BEGIN Source document

The Suffolk Archives statement on the impact of the COVID-19 pandemic on its services is available to read here.

Background to the project

Feasibility work

In 2014, Suffolk Record Office commissioned property consultants, Concertus, to conduct a feasibility study for a new heritage centre, on the north campus of the University of Suffolk, beside Ipswich Waterfront.

A culmination of several years of research and consultation, the new centre would replace existing Record Office facilities at Gatacre Road, as well as providing the university with a much-needed auditorium.

Concertus were asked to estimate the high level costs of developing a centre that included:

  • A 200 seat auditorium
  • 2 seminar rooms
  • New public searchrooms
  • A small café, retail and exhibition area
  • Document strongrooms with capacity for the next 20 years
  • Ancillary back office and fit for purpose public facilities

The study indicated that a capital budget of around £17 million would be required to build the centre; further funding would also be needed to transform the way the Record Office approaches its education and outreach work.

Front View Visulisation

In July 2015, Suffolk County Council’s Cabinet agreed to invest £5 million in the project; further funding would need to be secured from external sources. The University of Suffolk, already providing the land for the centre, agreed in principle to invest £1 million.

END Source document
BEGIN Source information

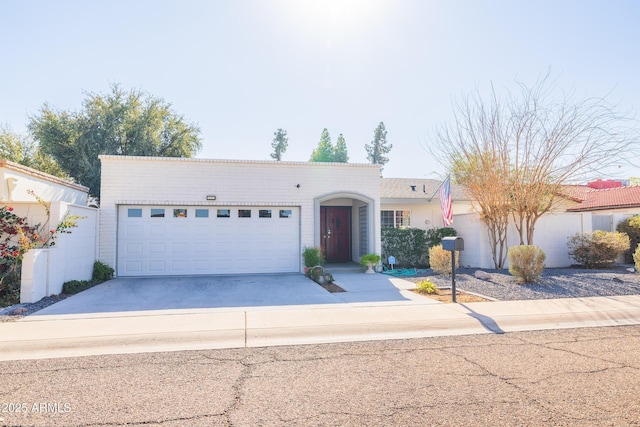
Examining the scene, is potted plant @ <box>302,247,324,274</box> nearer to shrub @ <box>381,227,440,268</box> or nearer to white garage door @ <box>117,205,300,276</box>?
white garage door @ <box>117,205,300,276</box>

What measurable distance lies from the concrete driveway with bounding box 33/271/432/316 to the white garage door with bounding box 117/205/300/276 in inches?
27.4

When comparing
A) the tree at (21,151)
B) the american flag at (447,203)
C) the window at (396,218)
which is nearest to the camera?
the american flag at (447,203)

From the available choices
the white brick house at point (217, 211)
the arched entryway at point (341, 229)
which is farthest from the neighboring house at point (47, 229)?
the arched entryway at point (341, 229)

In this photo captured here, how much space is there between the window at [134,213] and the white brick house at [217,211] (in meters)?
0.03

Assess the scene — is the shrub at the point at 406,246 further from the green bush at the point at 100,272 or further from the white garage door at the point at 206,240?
the green bush at the point at 100,272

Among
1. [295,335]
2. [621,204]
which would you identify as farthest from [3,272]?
[621,204]

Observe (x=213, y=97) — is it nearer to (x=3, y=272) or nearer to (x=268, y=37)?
(x=268, y=37)

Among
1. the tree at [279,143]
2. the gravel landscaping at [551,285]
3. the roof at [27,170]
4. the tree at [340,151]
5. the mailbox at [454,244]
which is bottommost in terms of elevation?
the gravel landscaping at [551,285]

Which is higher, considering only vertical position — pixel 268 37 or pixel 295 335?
pixel 268 37

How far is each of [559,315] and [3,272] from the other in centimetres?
1179

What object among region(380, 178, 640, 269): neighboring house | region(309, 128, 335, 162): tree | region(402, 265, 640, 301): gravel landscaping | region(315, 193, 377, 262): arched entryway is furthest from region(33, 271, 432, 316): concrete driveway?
region(309, 128, 335, 162): tree

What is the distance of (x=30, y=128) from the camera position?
20203mm

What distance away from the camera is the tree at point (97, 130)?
19984mm

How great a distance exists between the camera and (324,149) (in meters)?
44.3
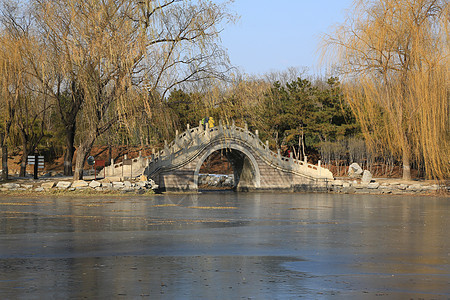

END Source information

Problem set.
[A] In the text about the Suffolk heritage centre project, translate this sentence into Spanish: "In July 2015, Suffolk County Council’s Cabinet agreed to invest £5 million in the project; further funding would need to be secured from external sources."
[B] Write the next paragraph of the text about the Suffolk heritage centre project, starting after its final sentence.

Answer list.
[A] En julio de 2015, el Gabinete del Consejo del Condado de Suffolk acordó invertir 5 millones de libras en el proyecto; sería necesario obtener más financiación de fuentes externas.

[B]
National Lottery Heritage Fund support

An application to the National Lottery Heritage Fund (NLHF – previously called the Heritage Lottery Fund) was submitted in December 2015 for close to £11 million. In May 2016, we were thrilled to learn that the application received initial support from the NLHF together with a development grant of £538,000 to take the proposals forward. Crucially, the support from the NLHF allowed us to evaluate countywide how well we reach people from different backgrounds, what the barriers to engagement are, and how these could be overcome. We were also able to pilot some exciting new ways of working with people, young and old.

Ultimately the funding has allowed us to develop a vital, countywide programme of events and activities that will transform our engagement with new and existing audiences, as well as to design the new building itself.  This development process (called the ‘Development Phase’) took close to two years to complete, and in April 2018 we received confirmation from the NLHF of an award of £10.3 million to deliver the project.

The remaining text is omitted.